The research pursued by my laboratory focuses on the structure and function of the proteins that interact with anionic extracellular matrix polysaccharides in plants and animals. Early research focused exclusively on proteins interacting with the (mammalian) glycosaminoglycans. In the last 15 years most of my work has centered on the degradation of pectins by fungal enzymes during pathogenesis and plant mechanisms to alter the rate at which that degradation occurs. The interaction of plant and fungal proteins during pathogenesis may have a profound effect on the success of the attempted fungal invasion, due in part to the structure of the cell wall oligosaccharides produced as a result of those interactions.

Investigating such interactions requires the ability to characterize both the proteins and the oligosaccharides produced. While much of this has been performed using traditional biochemical approaches, over the last several years my laboratory has moved toward a heavy involvement in mass spectrometry, done in collaboration with Ron Orlando and Lance Wells, and the use of surface plasmon resonance (SPR) spectrometry. Currently our work is focusing on combining biochemistry, SPR and mass spectrometry to investigate the mechanism of both hydrolysis and inhibition.

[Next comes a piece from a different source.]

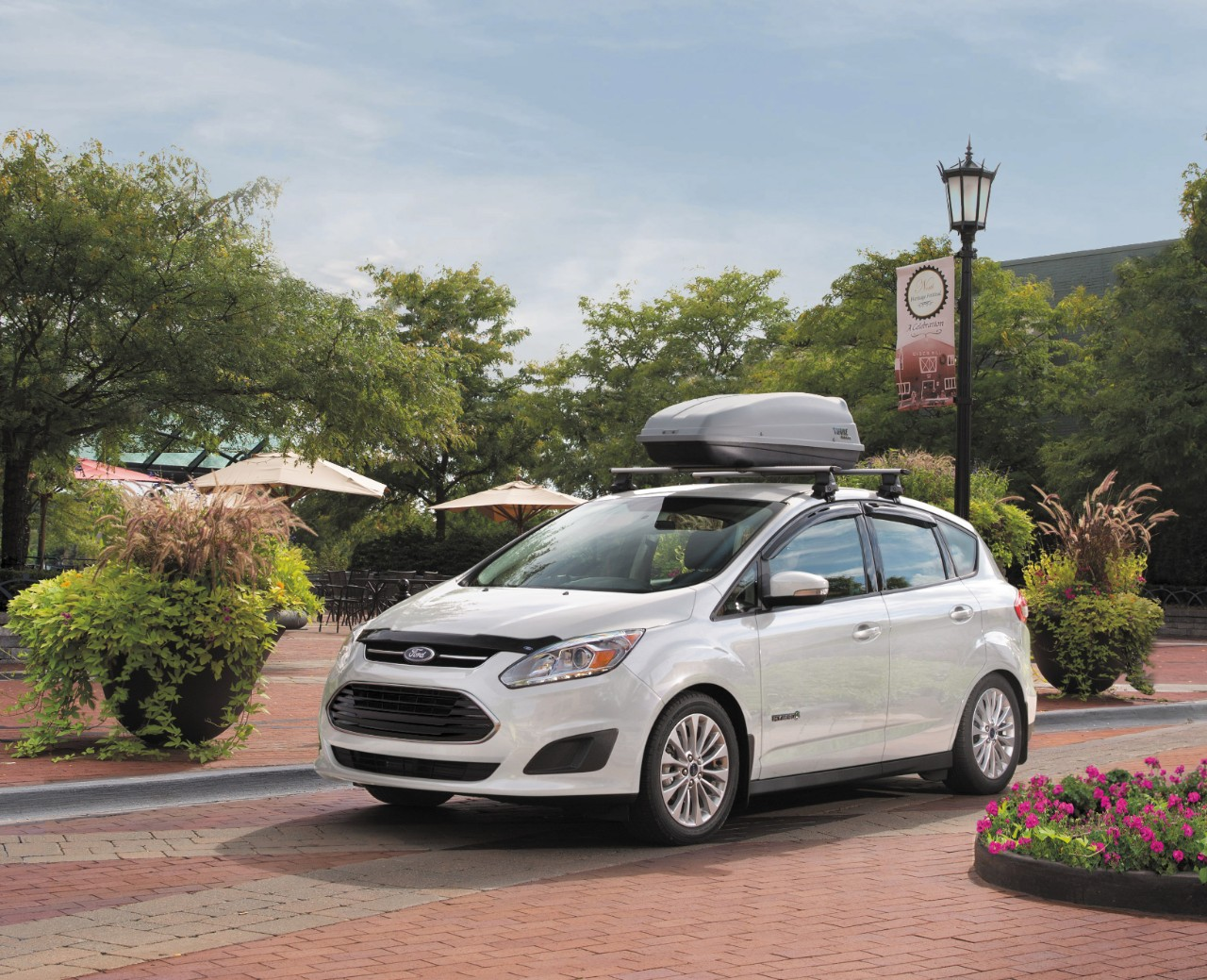 2017 ford c max hybrid 6 the news wheel. Black Bedroom Furniture Sets. Home Design Ideas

I am interested in applying this powerful set of tools to the study of mammalian matrix polysaccharides, as this work has served to highlight similarities between the mammalian and plant matrix polysaccharides and the enzymes that metabolize them. There is substantial evidence as to the roles of pectins in medicine including potentiation of human colonic adenocarcinoma cells, immunostimulating activity, anti- ulcer activity, anti-metastasis activity, anti-mutagenic activity, anti-nephrosis, and cholesterol decreasing activity. Our lab has been actively looking at the relationships between pectins and glycosaminoglycans, as well as between the microbial pectin degrading enzymes (PDEs) and microbial GAG degrading enzymes. It is a reasonable assumption that the receptors for GAGs involved in such activities as neural development and angiogenesis could act as potential targets for pectins and that the role of the GAGs themselves in neural development or angiogenesis may be altered by pectin degrading enzymes. Based on this hypothesis and our compelling in vitro data, we are currently investigating the in vivo role of pectins and PDE in modulating GAG function.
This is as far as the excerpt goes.